Minggu, 20 September 2009

senang, sedih, heran, sangsi dan keterbatasan

Dear Sahabat Blogger,

Hari ini adalah hari Minggu. Harinya Dominggo. Saya senang. Semakin senang karena bisa menyaksikan betapa sahabat-sahabat Muslim saya, yang amat banyak itu, merayakan hari kemenangannya pasca Puasa. Kemenangan menghadapi godaan dunia lalu kembali menjadi fitri. Semakin lengkap perasaan senang saya karena dalam keadaan Fitri, sahabat-sahata saya yang ber-Lebaran itu sudi menerima permintaan maaf saya atas semua kesalahan yang saya bikin selama ini kepada mereka. Kesalahan adalah hutang dan ketika hutang itu dihapuskan ...wwwwoooowwww....bahagia bukan? Aniway, saya senang hari ini.

........

Tugas A ▸
Ulangi tanpa perubahan bagian baris data yang dimulai dengan baris yang memuat "Looking at the" dan berakhir dengan baris yang memuat "Answer: green foliage", termasuk kedua baris tersebut.
Teks sumber dan baris data merupakan bahan yang terpisah satu sama lain.

Baris Data ▸
........

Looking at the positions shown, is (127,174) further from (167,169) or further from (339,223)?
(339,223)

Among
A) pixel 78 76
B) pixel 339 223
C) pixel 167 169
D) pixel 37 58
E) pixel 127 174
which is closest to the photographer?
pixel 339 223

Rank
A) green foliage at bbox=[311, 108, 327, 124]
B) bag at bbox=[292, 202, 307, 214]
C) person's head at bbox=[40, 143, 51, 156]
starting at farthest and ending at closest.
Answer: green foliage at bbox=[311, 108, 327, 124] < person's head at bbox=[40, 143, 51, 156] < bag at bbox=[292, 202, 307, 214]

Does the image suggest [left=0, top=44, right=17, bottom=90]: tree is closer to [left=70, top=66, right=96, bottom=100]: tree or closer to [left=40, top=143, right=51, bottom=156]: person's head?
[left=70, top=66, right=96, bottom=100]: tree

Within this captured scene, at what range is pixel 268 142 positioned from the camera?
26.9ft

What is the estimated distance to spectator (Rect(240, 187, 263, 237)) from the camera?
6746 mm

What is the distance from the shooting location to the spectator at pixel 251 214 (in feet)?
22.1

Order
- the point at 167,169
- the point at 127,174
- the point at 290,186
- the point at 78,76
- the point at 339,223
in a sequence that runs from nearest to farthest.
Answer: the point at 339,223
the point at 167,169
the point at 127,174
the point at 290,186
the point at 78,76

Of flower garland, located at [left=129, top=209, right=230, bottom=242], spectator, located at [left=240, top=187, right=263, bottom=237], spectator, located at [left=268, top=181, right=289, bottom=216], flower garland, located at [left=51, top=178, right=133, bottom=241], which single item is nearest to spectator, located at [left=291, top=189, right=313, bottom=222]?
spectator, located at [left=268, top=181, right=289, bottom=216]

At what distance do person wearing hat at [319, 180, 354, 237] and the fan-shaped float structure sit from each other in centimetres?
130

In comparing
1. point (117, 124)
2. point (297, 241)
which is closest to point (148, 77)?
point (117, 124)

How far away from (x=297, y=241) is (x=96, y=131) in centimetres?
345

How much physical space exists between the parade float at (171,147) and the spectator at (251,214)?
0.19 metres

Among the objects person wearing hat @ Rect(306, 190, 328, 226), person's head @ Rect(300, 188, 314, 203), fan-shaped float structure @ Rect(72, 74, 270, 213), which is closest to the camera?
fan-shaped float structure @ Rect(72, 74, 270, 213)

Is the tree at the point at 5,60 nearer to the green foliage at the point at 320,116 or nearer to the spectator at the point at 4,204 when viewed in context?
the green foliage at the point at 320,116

........

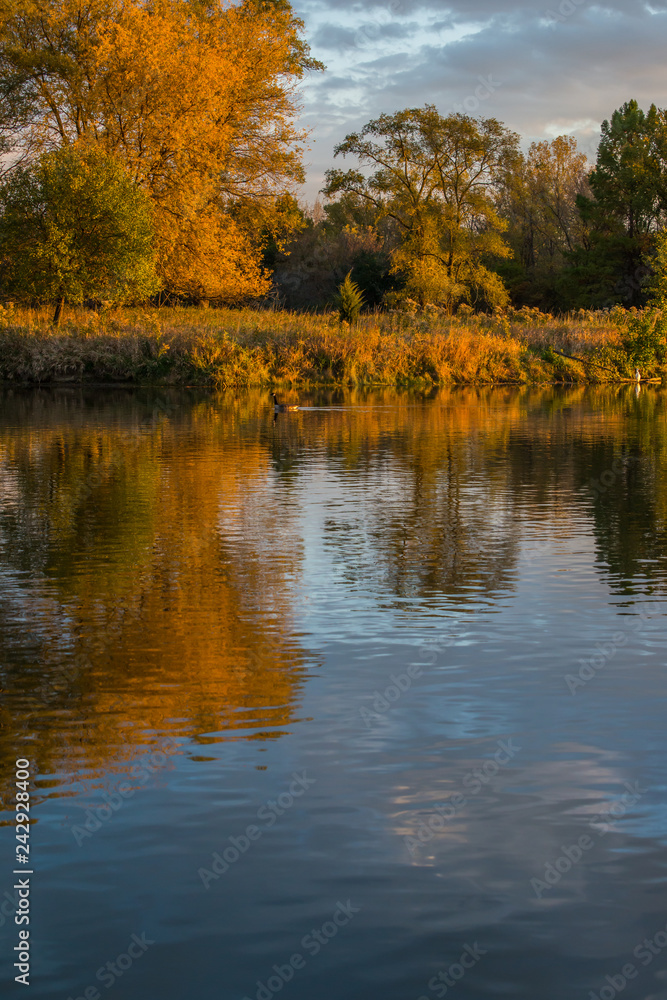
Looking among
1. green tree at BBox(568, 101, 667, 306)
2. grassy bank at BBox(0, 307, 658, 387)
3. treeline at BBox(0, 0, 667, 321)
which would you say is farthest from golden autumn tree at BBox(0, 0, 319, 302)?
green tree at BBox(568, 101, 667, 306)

........

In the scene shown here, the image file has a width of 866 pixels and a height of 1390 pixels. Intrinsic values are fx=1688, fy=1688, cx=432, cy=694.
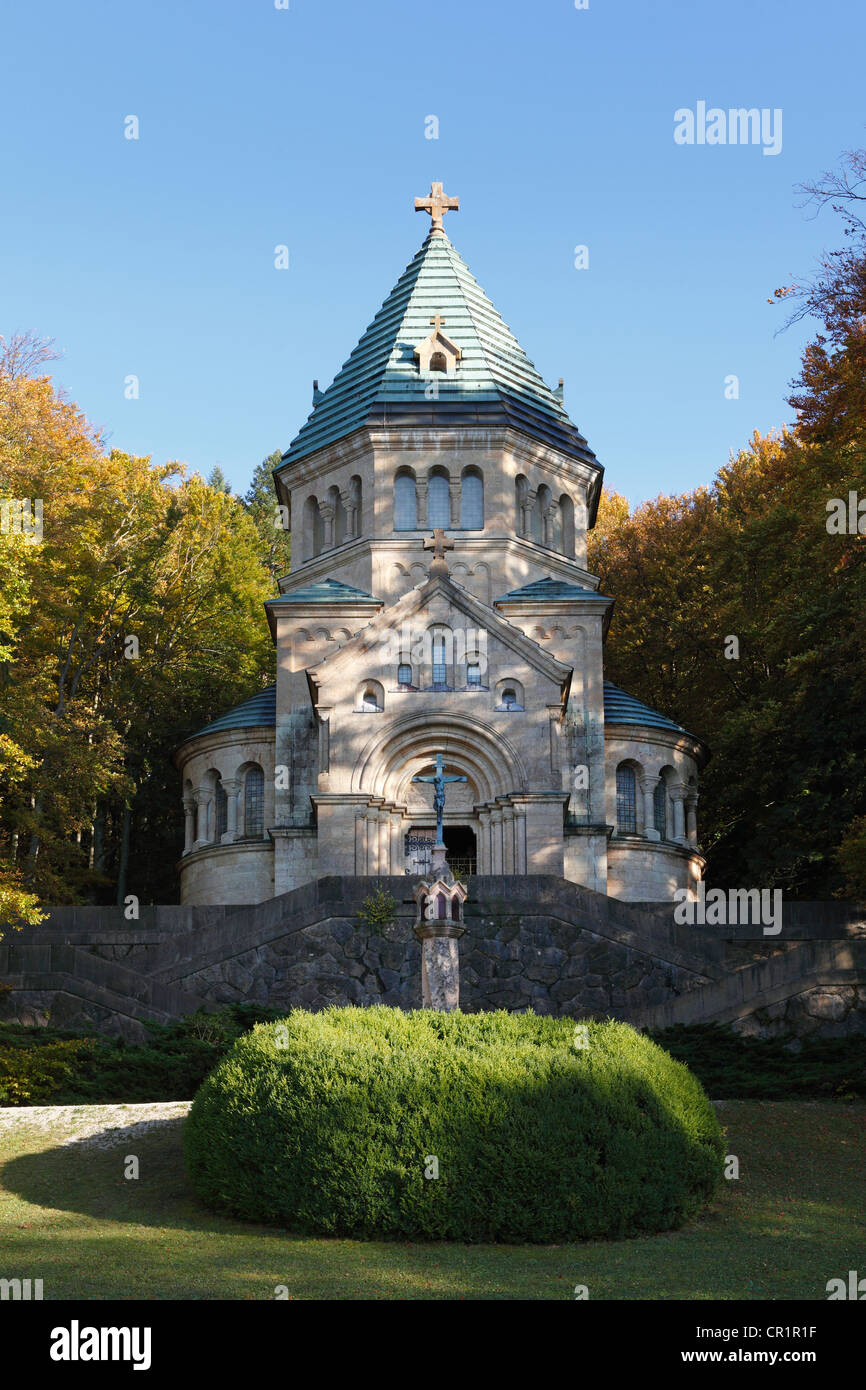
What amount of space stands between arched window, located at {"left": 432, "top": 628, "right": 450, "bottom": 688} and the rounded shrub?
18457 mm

........

Tugas B ▸
Jawablah pertanyaan berikut berdasarkan teks sumber:
(i) Hari apakah "hari ini" menurut teks sumber?
(ii) Apa yang dirayakan oleh sahabat-sahabat Muslim penulis?
(iii) Kesalahan disebut sebagai apa dalam teks sumber?

Jawaban Lengkap A ▸
Looking at the positions shown, is (127,174) further from (167,169) or further from (339,223)?
(339,223)

Among
A) pixel 78 76
B) pixel 339 223
C) pixel 167 169
D) pixel 37 58
E) pixel 127 174
which is closest to the photographer?
pixel 339 223

Rank
A) green foliage at bbox=[311, 108, 327, 124]
B) bag at bbox=[292, 202, 307, 214]
C) person's head at bbox=[40, 143, 51, 156]
starting at farthest and ending at closest.
Answer: green foliage at bbox=[311, 108, 327, 124] < person's head at bbox=[40, 143, 51, 156] < bag at bbox=[292, 202, 307, 214]

Jawaban Lengkap B ▸
(i) Hari Minggu.
(ii) Hari kemenangan mereka pasca Puasa.
(iii) Kesalahan disebut sebagai hutang.